Borders MP Calum Kerr has told the Westminster Government to help bring the most rural parts of the country into the 21st century.
The member for Berwickshire, Roxburgh and Selkirk and the SNP’s digital spokesperson at Westminster, called for more ambition to tackle the challenge of rural connectivity.
While leading his party’s contribution during last Tuesday’s debate on the second reading of the government’s Digital Economy Bill in the House of Commons, Mr Kerr said: “We want to see more ambition from the government on meeting the challenges of creating high quality rural coverage. The UK may have one of the most competitive digital communications markets out there, but for the final five per cent who struggle to access networks, this is irrelevant.

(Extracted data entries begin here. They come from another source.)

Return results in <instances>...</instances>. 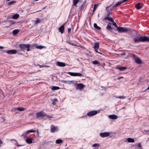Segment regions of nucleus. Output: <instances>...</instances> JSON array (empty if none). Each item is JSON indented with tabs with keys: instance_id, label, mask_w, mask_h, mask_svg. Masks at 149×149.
Segmentation results:
<instances>
[{
	"instance_id": "obj_1",
	"label": "nucleus",
	"mask_w": 149,
	"mask_h": 149,
	"mask_svg": "<svg viewBox=\"0 0 149 149\" xmlns=\"http://www.w3.org/2000/svg\"><path fill=\"white\" fill-rule=\"evenodd\" d=\"M147 39L146 36L137 37L134 38L133 41L135 43H138L141 42H146V40H147Z\"/></svg>"
},
{
	"instance_id": "obj_2",
	"label": "nucleus",
	"mask_w": 149,
	"mask_h": 149,
	"mask_svg": "<svg viewBox=\"0 0 149 149\" xmlns=\"http://www.w3.org/2000/svg\"><path fill=\"white\" fill-rule=\"evenodd\" d=\"M30 46V45L29 44H21L19 45L20 50L22 51H25V50L26 49L27 51H29Z\"/></svg>"
},
{
	"instance_id": "obj_3",
	"label": "nucleus",
	"mask_w": 149,
	"mask_h": 149,
	"mask_svg": "<svg viewBox=\"0 0 149 149\" xmlns=\"http://www.w3.org/2000/svg\"><path fill=\"white\" fill-rule=\"evenodd\" d=\"M36 117L38 118L39 117H45L46 119L47 118H48L49 117V116L46 114L45 112L42 111H40L39 112H37L36 113Z\"/></svg>"
},
{
	"instance_id": "obj_4",
	"label": "nucleus",
	"mask_w": 149,
	"mask_h": 149,
	"mask_svg": "<svg viewBox=\"0 0 149 149\" xmlns=\"http://www.w3.org/2000/svg\"><path fill=\"white\" fill-rule=\"evenodd\" d=\"M84 85L82 83H79L76 84V88L80 90H82L84 88Z\"/></svg>"
},
{
	"instance_id": "obj_5",
	"label": "nucleus",
	"mask_w": 149,
	"mask_h": 149,
	"mask_svg": "<svg viewBox=\"0 0 149 149\" xmlns=\"http://www.w3.org/2000/svg\"><path fill=\"white\" fill-rule=\"evenodd\" d=\"M117 29L119 33L127 32L128 31L127 29L122 27H117Z\"/></svg>"
},
{
	"instance_id": "obj_6",
	"label": "nucleus",
	"mask_w": 149,
	"mask_h": 149,
	"mask_svg": "<svg viewBox=\"0 0 149 149\" xmlns=\"http://www.w3.org/2000/svg\"><path fill=\"white\" fill-rule=\"evenodd\" d=\"M132 57L135 62L138 64H140L142 63V62L140 58L136 56L134 54H132Z\"/></svg>"
},
{
	"instance_id": "obj_7",
	"label": "nucleus",
	"mask_w": 149,
	"mask_h": 149,
	"mask_svg": "<svg viewBox=\"0 0 149 149\" xmlns=\"http://www.w3.org/2000/svg\"><path fill=\"white\" fill-rule=\"evenodd\" d=\"M98 113L97 111L93 110L91 111L88 112L87 115L89 116H92Z\"/></svg>"
},
{
	"instance_id": "obj_8",
	"label": "nucleus",
	"mask_w": 149,
	"mask_h": 149,
	"mask_svg": "<svg viewBox=\"0 0 149 149\" xmlns=\"http://www.w3.org/2000/svg\"><path fill=\"white\" fill-rule=\"evenodd\" d=\"M4 52L8 54H15L17 53V51L15 49H12L8 50H5Z\"/></svg>"
},
{
	"instance_id": "obj_9",
	"label": "nucleus",
	"mask_w": 149,
	"mask_h": 149,
	"mask_svg": "<svg viewBox=\"0 0 149 149\" xmlns=\"http://www.w3.org/2000/svg\"><path fill=\"white\" fill-rule=\"evenodd\" d=\"M58 130V129L57 127L52 125L51 126L50 131L52 133Z\"/></svg>"
},
{
	"instance_id": "obj_10",
	"label": "nucleus",
	"mask_w": 149,
	"mask_h": 149,
	"mask_svg": "<svg viewBox=\"0 0 149 149\" xmlns=\"http://www.w3.org/2000/svg\"><path fill=\"white\" fill-rule=\"evenodd\" d=\"M110 135V133L109 132H105L100 133V136L102 138H104Z\"/></svg>"
},
{
	"instance_id": "obj_11",
	"label": "nucleus",
	"mask_w": 149,
	"mask_h": 149,
	"mask_svg": "<svg viewBox=\"0 0 149 149\" xmlns=\"http://www.w3.org/2000/svg\"><path fill=\"white\" fill-rule=\"evenodd\" d=\"M143 6V5L142 3H138L135 5V8L137 9H141Z\"/></svg>"
},
{
	"instance_id": "obj_12",
	"label": "nucleus",
	"mask_w": 149,
	"mask_h": 149,
	"mask_svg": "<svg viewBox=\"0 0 149 149\" xmlns=\"http://www.w3.org/2000/svg\"><path fill=\"white\" fill-rule=\"evenodd\" d=\"M104 20H107L108 21L111 22H113V19L110 16H105L104 18Z\"/></svg>"
},
{
	"instance_id": "obj_13",
	"label": "nucleus",
	"mask_w": 149,
	"mask_h": 149,
	"mask_svg": "<svg viewBox=\"0 0 149 149\" xmlns=\"http://www.w3.org/2000/svg\"><path fill=\"white\" fill-rule=\"evenodd\" d=\"M111 24L110 22H109L107 25L106 28L108 30L112 32L113 28L111 26Z\"/></svg>"
},
{
	"instance_id": "obj_14",
	"label": "nucleus",
	"mask_w": 149,
	"mask_h": 149,
	"mask_svg": "<svg viewBox=\"0 0 149 149\" xmlns=\"http://www.w3.org/2000/svg\"><path fill=\"white\" fill-rule=\"evenodd\" d=\"M59 32H60L61 34L64 33L65 30V28L64 25L61 26L58 29Z\"/></svg>"
},
{
	"instance_id": "obj_15",
	"label": "nucleus",
	"mask_w": 149,
	"mask_h": 149,
	"mask_svg": "<svg viewBox=\"0 0 149 149\" xmlns=\"http://www.w3.org/2000/svg\"><path fill=\"white\" fill-rule=\"evenodd\" d=\"M57 65L60 66V67H64L65 66L66 64L65 63L60 62H58L56 63Z\"/></svg>"
},
{
	"instance_id": "obj_16",
	"label": "nucleus",
	"mask_w": 149,
	"mask_h": 149,
	"mask_svg": "<svg viewBox=\"0 0 149 149\" xmlns=\"http://www.w3.org/2000/svg\"><path fill=\"white\" fill-rule=\"evenodd\" d=\"M99 47V43L98 42H97L94 43V45L93 47V48L94 49H98Z\"/></svg>"
},
{
	"instance_id": "obj_17",
	"label": "nucleus",
	"mask_w": 149,
	"mask_h": 149,
	"mask_svg": "<svg viewBox=\"0 0 149 149\" xmlns=\"http://www.w3.org/2000/svg\"><path fill=\"white\" fill-rule=\"evenodd\" d=\"M109 118L112 119H115L118 118V117L115 115H110L109 116Z\"/></svg>"
},
{
	"instance_id": "obj_18",
	"label": "nucleus",
	"mask_w": 149,
	"mask_h": 149,
	"mask_svg": "<svg viewBox=\"0 0 149 149\" xmlns=\"http://www.w3.org/2000/svg\"><path fill=\"white\" fill-rule=\"evenodd\" d=\"M127 68V67H117L116 68V69L119 70L120 71H123L126 70Z\"/></svg>"
},
{
	"instance_id": "obj_19",
	"label": "nucleus",
	"mask_w": 149,
	"mask_h": 149,
	"mask_svg": "<svg viewBox=\"0 0 149 149\" xmlns=\"http://www.w3.org/2000/svg\"><path fill=\"white\" fill-rule=\"evenodd\" d=\"M26 142L29 144H31L32 143V140L30 138L28 137L26 139Z\"/></svg>"
},
{
	"instance_id": "obj_20",
	"label": "nucleus",
	"mask_w": 149,
	"mask_h": 149,
	"mask_svg": "<svg viewBox=\"0 0 149 149\" xmlns=\"http://www.w3.org/2000/svg\"><path fill=\"white\" fill-rule=\"evenodd\" d=\"M127 1V0H123L122 1H120L117 3L115 5H116V6L117 7V6H118L121 4L122 3H123Z\"/></svg>"
},
{
	"instance_id": "obj_21",
	"label": "nucleus",
	"mask_w": 149,
	"mask_h": 149,
	"mask_svg": "<svg viewBox=\"0 0 149 149\" xmlns=\"http://www.w3.org/2000/svg\"><path fill=\"white\" fill-rule=\"evenodd\" d=\"M117 7L115 5H114L113 6H112V5H110L109 6H108V7H107L106 8V10H107L110 7L111 8V9L112 10V9H115Z\"/></svg>"
},
{
	"instance_id": "obj_22",
	"label": "nucleus",
	"mask_w": 149,
	"mask_h": 149,
	"mask_svg": "<svg viewBox=\"0 0 149 149\" xmlns=\"http://www.w3.org/2000/svg\"><path fill=\"white\" fill-rule=\"evenodd\" d=\"M127 141L129 143H134L135 141L134 139L131 138H128L127 139Z\"/></svg>"
},
{
	"instance_id": "obj_23",
	"label": "nucleus",
	"mask_w": 149,
	"mask_h": 149,
	"mask_svg": "<svg viewBox=\"0 0 149 149\" xmlns=\"http://www.w3.org/2000/svg\"><path fill=\"white\" fill-rule=\"evenodd\" d=\"M91 62L92 63L95 65H100V63L97 61H91Z\"/></svg>"
},
{
	"instance_id": "obj_24",
	"label": "nucleus",
	"mask_w": 149,
	"mask_h": 149,
	"mask_svg": "<svg viewBox=\"0 0 149 149\" xmlns=\"http://www.w3.org/2000/svg\"><path fill=\"white\" fill-rule=\"evenodd\" d=\"M79 0H73V5L77 6V4L79 2Z\"/></svg>"
},
{
	"instance_id": "obj_25",
	"label": "nucleus",
	"mask_w": 149,
	"mask_h": 149,
	"mask_svg": "<svg viewBox=\"0 0 149 149\" xmlns=\"http://www.w3.org/2000/svg\"><path fill=\"white\" fill-rule=\"evenodd\" d=\"M19 17V14H15L13 15L12 17V18L13 19H17Z\"/></svg>"
},
{
	"instance_id": "obj_26",
	"label": "nucleus",
	"mask_w": 149,
	"mask_h": 149,
	"mask_svg": "<svg viewBox=\"0 0 149 149\" xmlns=\"http://www.w3.org/2000/svg\"><path fill=\"white\" fill-rule=\"evenodd\" d=\"M94 27L97 30H100L101 29V27L98 26L96 23H94Z\"/></svg>"
},
{
	"instance_id": "obj_27",
	"label": "nucleus",
	"mask_w": 149,
	"mask_h": 149,
	"mask_svg": "<svg viewBox=\"0 0 149 149\" xmlns=\"http://www.w3.org/2000/svg\"><path fill=\"white\" fill-rule=\"evenodd\" d=\"M99 4H95L94 5V8H93V13L96 10V9L97 8L98 6V5Z\"/></svg>"
},
{
	"instance_id": "obj_28",
	"label": "nucleus",
	"mask_w": 149,
	"mask_h": 149,
	"mask_svg": "<svg viewBox=\"0 0 149 149\" xmlns=\"http://www.w3.org/2000/svg\"><path fill=\"white\" fill-rule=\"evenodd\" d=\"M19 31L18 29H16L13 30V34L14 35H15L17 34L19 32Z\"/></svg>"
},
{
	"instance_id": "obj_29",
	"label": "nucleus",
	"mask_w": 149,
	"mask_h": 149,
	"mask_svg": "<svg viewBox=\"0 0 149 149\" xmlns=\"http://www.w3.org/2000/svg\"><path fill=\"white\" fill-rule=\"evenodd\" d=\"M63 142V141L61 139H58L56 141V143L59 144L62 143Z\"/></svg>"
},
{
	"instance_id": "obj_30",
	"label": "nucleus",
	"mask_w": 149,
	"mask_h": 149,
	"mask_svg": "<svg viewBox=\"0 0 149 149\" xmlns=\"http://www.w3.org/2000/svg\"><path fill=\"white\" fill-rule=\"evenodd\" d=\"M52 104L54 105L56 104V102H57V100L56 99H55L52 100Z\"/></svg>"
},
{
	"instance_id": "obj_31",
	"label": "nucleus",
	"mask_w": 149,
	"mask_h": 149,
	"mask_svg": "<svg viewBox=\"0 0 149 149\" xmlns=\"http://www.w3.org/2000/svg\"><path fill=\"white\" fill-rule=\"evenodd\" d=\"M114 97H115L116 98H118L120 99H124L126 97L125 96H114Z\"/></svg>"
},
{
	"instance_id": "obj_32",
	"label": "nucleus",
	"mask_w": 149,
	"mask_h": 149,
	"mask_svg": "<svg viewBox=\"0 0 149 149\" xmlns=\"http://www.w3.org/2000/svg\"><path fill=\"white\" fill-rule=\"evenodd\" d=\"M67 43L72 45L74 46H77L78 47H79V46L78 45H77L75 44L73 42H70L69 41H68Z\"/></svg>"
},
{
	"instance_id": "obj_33",
	"label": "nucleus",
	"mask_w": 149,
	"mask_h": 149,
	"mask_svg": "<svg viewBox=\"0 0 149 149\" xmlns=\"http://www.w3.org/2000/svg\"><path fill=\"white\" fill-rule=\"evenodd\" d=\"M45 47L41 45L37 46H36V47L38 49H42L44 48Z\"/></svg>"
},
{
	"instance_id": "obj_34",
	"label": "nucleus",
	"mask_w": 149,
	"mask_h": 149,
	"mask_svg": "<svg viewBox=\"0 0 149 149\" xmlns=\"http://www.w3.org/2000/svg\"><path fill=\"white\" fill-rule=\"evenodd\" d=\"M16 2V1H12L9 2L8 3V5H10L12 4L15 3Z\"/></svg>"
},
{
	"instance_id": "obj_35",
	"label": "nucleus",
	"mask_w": 149,
	"mask_h": 149,
	"mask_svg": "<svg viewBox=\"0 0 149 149\" xmlns=\"http://www.w3.org/2000/svg\"><path fill=\"white\" fill-rule=\"evenodd\" d=\"M59 87L58 86H53L52 88V89L53 90H57L59 89Z\"/></svg>"
},
{
	"instance_id": "obj_36",
	"label": "nucleus",
	"mask_w": 149,
	"mask_h": 149,
	"mask_svg": "<svg viewBox=\"0 0 149 149\" xmlns=\"http://www.w3.org/2000/svg\"><path fill=\"white\" fill-rule=\"evenodd\" d=\"M82 76V74L80 73H75V76L81 77Z\"/></svg>"
},
{
	"instance_id": "obj_37",
	"label": "nucleus",
	"mask_w": 149,
	"mask_h": 149,
	"mask_svg": "<svg viewBox=\"0 0 149 149\" xmlns=\"http://www.w3.org/2000/svg\"><path fill=\"white\" fill-rule=\"evenodd\" d=\"M67 73L72 76H75V72H69Z\"/></svg>"
},
{
	"instance_id": "obj_38",
	"label": "nucleus",
	"mask_w": 149,
	"mask_h": 149,
	"mask_svg": "<svg viewBox=\"0 0 149 149\" xmlns=\"http://www.w3.org/2000/svg\"><path fill=\"white\" fill-rule=\"evenodd\" d=\"M17 109L20 111H22L24 110V108L23 107H19L17 108Z\"/></svg>"
},
{
	"instance_id": "obj_39",
	"label": "nucleus",
	"mask_w": 149,
	"mask_h": 149,
	"mask_svg": "<svg viewBox=\"0 0 149 149\" xmlns=\"http://www.w3.org/2000/svg\"><path fill=\"white\" fill-rule=\"evenodd\" d=\"M100 145L99 144L97 143H95L92 145V147H100Z\"/></svg>"
},
{
	"instance_id": "obj_40",
	"label": "nucleus",
	"mask_w": 149,
	"mask_h": 149,
	"mask_svg": "<svg viewBox=\"0 0 149 149\" xmlns=\"http://www.w3.org/2000/svg\"><path fill=\"white\" fill-rule=\"evenodd\" d=\"M36 132L35 130H29L26 132V133H29L30 132Z\"/></svg>"
},
{
	"instance_id": "obj_41",
	"label": "nucleus",
	"mask_w": 149,
	"mask_h": 149,
	"mask_svg": "<svg viewBox=\"0 0 149 149\" xmlns=\"http://www.w3.org/2000/svg\"><path fill=\"white\" fill-rule=\"evenodd\" d=\"M113 23V25L116 27L117 28V27H118L117 26V24H116V23L114 22V21H113V22H112Z\"/></svg>"
},
{
	"instance_id": "obj_42",
	"label": "nucleus",
	"mask_w": 149,
	"mask_h": 149,
	"mask_svg": "<svg viewBox=\"0 0 149 149\" xmlns=\"http://www.w3.org/2000/svg\"><path fill=\"white\" fill-rule=\"evenodd\" d=\"M72 82L74 84H75L76 86V84H78L77 83V81H72Z\"/></svg>"
},
{
	"instance_id": "obj_43",
	"label": "nucleus",
	"mask_w": 149,
	"mask_h": 149,
	"mask_svg": "<svg viewBox=\"0 0 149 149\" xmlns=\"http://www.w3.org/2000/svg\"><path fill=\"white\" fill-rule=\"evenodd\" d=\"M112 13H110L107 12V14L106 15V16H110L111 15Z\"/></svg>"
},
{
	"instance_id": "obj_44",
	"label": "nucleus",
	"mask_w": 149,
	"mask_h": 149,
	"mask_svg": "<svg viewBox=\"0 0 149 149\" xmlns=\"http://www.w3.org/2000/svg\"><path fill=\"white\" fill-rule=\"evenodd\" d=\"M137 146L139 148H141L142 147V146L141 143H139L137 145Z\"/></svg>"
},
{
	"instance_id": "obj_45",
	"label": "nucleus",
	"mask_w": 149,
	"mask_h": 149,
	"mask_svg": "<svg viewBox=\"0 0 149 149\" xmlns=\"http://www.w3.org/2000/svg\"><path fill=\"white\" fill-rule=\"evenodd\" d=\"M107 12H109V13H111L112 12V10L110 9L109 10H107Z\"/></svg>"
},
{
	"instance_id": "obj_46",
	"label": "nucleus",
	"mask_w": 149,
	"mask_h": 149,
	"mask_svg": "<svg viewBox=\"0 0 149 149\" xmlns=\"http://www.w3.org/2000/svg\"><path fill=\"white\" fill-rule=\"evenodd\" d=\"M71 28H68V33H69L71 32Z\"/></svg>"
},
{
	"instance_id": "obj_47",
	"label": "nucleus",
	"mask_w": 149,
	"mask_h": 149,
	"mask_svg": "<svg viewBox=\"0 0 149 149\" xmlns=\"http://www.w3.org/2000/svg\"><path fill=\"white\" fill-rule=\"evenodd\" d=\"M123 78V77H118L117 78V79L118 80H119V79H120L121 78Z\"/></svg>"
},
{
	"instance_id": "obj_48",
	"label": "nucleus",
	"mask_w": 149,
	"mask_h": 149,
	"mask_svg": "<svg viewBox=\"0 0 149 149\" xmlns=\"http://www.w3.org/2000/svg\"><path fill=\"white\" fill-rule=\"evenodd\" d=\"M38 65L40 68H42L44 67L43 66L41 65L40 64H38Z\"/></svg>"
},
{
	"instance_id": "obj_49",
	"label": "nucleus",
	"mask_w": 149,
	"mask_h": 149,
	"mask_svg": "<svg viewBox=\"0 0 149 149\" xmlns=\"http://www.w3.org/2000/svg\"><path fill=\"white\" fill-rule=\"evenodd\" d=\"M15 141L16 142V144H17V146L19 147V146H21V145L18 144V142H17V141Z\"/></svg>"
},
{
	"instance_id": "obj_50",
	"label": "nucleus",
	"mask_w": 149,
	"mask_h": 149,
	"mask_svg": "<svg viewBox=\"0 0 149 149\" xmlns=\"http://www.w3.org/2000/svg\"><path fill=\"white\" fill-rule=\"evenodd\" d=\"M146 38H147V40H146V42H149V38L146 36Z\"/></svg>"
},
{
	"instance_id": "obj_51",
	"label": "nucleus",
	"mask_w": 149,
	"mask_h": 149,
	"mask_svg": "<svg viewBox=\"0 0 149 149\" xmlns=\"http://www.w3.org/2000/svg\"><path fill=\"white\" fill-rule=\"evenodd\" d=\"M121 55H125L126 53H122L120 54Z\"/></svg>"
},
{
	"instance_id": "obj_52",
	"label": "nucleus",
	"mask_w": 149,
	"mask_h": 149,
	"mask_svg": "<svg viewBox=\"0 0 149 149\" xmlns=\"http://www.w3.org/2000/svg\"><path fill=\"white\" fill-rule=\"evenodd\" d=\"M95 49V52L96 53H97L98 52V50H97L98 49Z\"/></svg>"
},
{
	"instance_id": "obj_53",
	"label": "nucleus",
	"mask_w": 149,
	"mask_h": 149,
	"mask_svg": "<svg viewBox=\"0 0 149 149\" xmlns=\"http://www.w3.org/2000/svg\"><path fill=\"white\" fill-rule=\"evenodd\" d=\"M39 19L37 20L36 21V23H39Z\"/></svg>"
},
{
	"instance_id": "obj_54",
	"label": "nucleus",
	"mask_w": 149,
	"mask_h": 149,
	"mask_svg": "<svg viewBox=\"0 0 149 149\" xmlns=\"http://www.w3.org/2000/svg\"><path fill=\"white\" fill-rule=\"evenodd\" d=\"M145 131L146 132H149V130H145Z\"/></svg>"
},
{
	"instance_id": "obj_55",
	"label": "nucleus",
	"mask_w": 149,
	"mask_h": 149,
	"mask_svg": "<svg viewBox=\"0 0 149 149\" xmlns=\"http://www.w3.org/2000/svg\"><path fill=\"white\" fill-rule=\"evenodd\" d=\"M4 48L2 46H0V49H3Z\"/></svg>"
},
{
	"instance_id": "obj_56",
	"label": "nucleus",
	"mask_w": 149,
	"mask_h": 149,
	"mask_svg": "<svg viewBox=\"0 0 149 149\" xmlns=\"http://www.w3.org/2000/svg\"><path fill=\"white\" fill-rule=\"evenodd\" d=\"M48 118H52L53 117L52 116H49V117Z\"/></svg>"
},
{
	"instance_id": "obj_57",
	"label": "nucleus",
	"mask_w": 149,
	"mask_h": 149,
	"mask_svg": "<svg viewBox=\"0 0 149 149\" xmlns=\"http://www.w3.org/2000/svg\"><path fill=\"white\" fill-rule=\"evenodd\" d=\"M97 53H99V54H102V53L100 52H99L98 51V52H97Z\"/></svg>"
},
{
	"instance_id": "obj_58",
	"label": "nucleus",
	"mask_w": 149,
	"mask_h": 149,
	"mask_svg": "<svg viewBox=\"0 0 149 149\" xmlns=\"http://www.w3.org/2000/svg\"><path fill=\"white\" fill-rule=\"evenodd\" d=\"M16 141V140L14 139H12V140H11V141Z\"/></svg>"
},
{
	"instance_id": "obj_59",
	"label": "nucleus",
	"mask_w": 149,
	"mask_h": 149,
	"mask_svg": "<svg viewBox=\"0 0 149 149\" xmlns=\"http://www.w3.org/2000/svg\"><path fill=\"white\" fill-rule=\"evenodd\" d=\"M147 89H149V86H148V87L147 88Z\"/></svg>"
},
{
	"instance_id": "obj_60",
	"label": "nucleus",
	"mask_w": 149,
	"mask_h": 149,
	"mask_svg": "<svg viewBox=\"0 0 149 149\" xmlns=\"http://www.w3.org/2000/svg\"><path fill=\"white\" fill-rule=\"evenodd\" d=\"M35 45H36L35 44H33L32 46H34Z\"/></svg>"
},
{
	"instance_id": "obj_61",
	"label": "nucleus",
	"mask_w": 149,
	"mask_h": 149,
	"mask_svg": "<svg viewBox=\"0 0 149 149\" xmlns=\"http://www.w3.org/2000/svg\"><path fill=\"white\" fill-rule=\"evenodd\" d=\"M101 87H102V88H103V86H101Z\"/></svg>"
},
{
	"instance_id": "obj_62",
	"label": "nucleus",
	"mask_w": 149,
	"mask_h": 149,
	"mask_svg": "<svg viewBox=\"0 0 149 149\" xmlns=\"http://www.w3.org/2000/svg\"><path fill=\"white\" fill-rule=\"evenodd\" d=\"M77 43V44H79V43Z\"/></svg>"
}]
</instances>
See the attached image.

“Rural communities already have to deal with numerous challenges such as poorer access to transport infrastructure, so we must ensure that they are not excluded from the digital superhighways of the future.”
The Digital Economy Bill will include measures to institute a Universal Service Obligation for broadband providers – which will see a regulatory regime put in place similar to that which governs the utilities sector. Mr Kerr welcomed this development, while stressing that it had to be implemented in a way that addresses the concerns of consumers in remote areas.
He added: “It’s welcome that this Bill takes steps to positon broadband as the ‘fifth utility’, but with that new status comes a greater responsibility upon providers and regulators to provide equality of access wherever that’s feasible.
“As we talk increasingly of forms of ‘digital citizenship’ it is absolutely vital that large swathes of the country do not become second-class citizens by default or oversight.”
Mr Kerr contrasted the Conservative government’s proposed Universal Service Obligation of download speeds of 10 megabits per second, with the Scottish Government’s commitment to deliver superfast speeds (30 megabits per second) by 2021.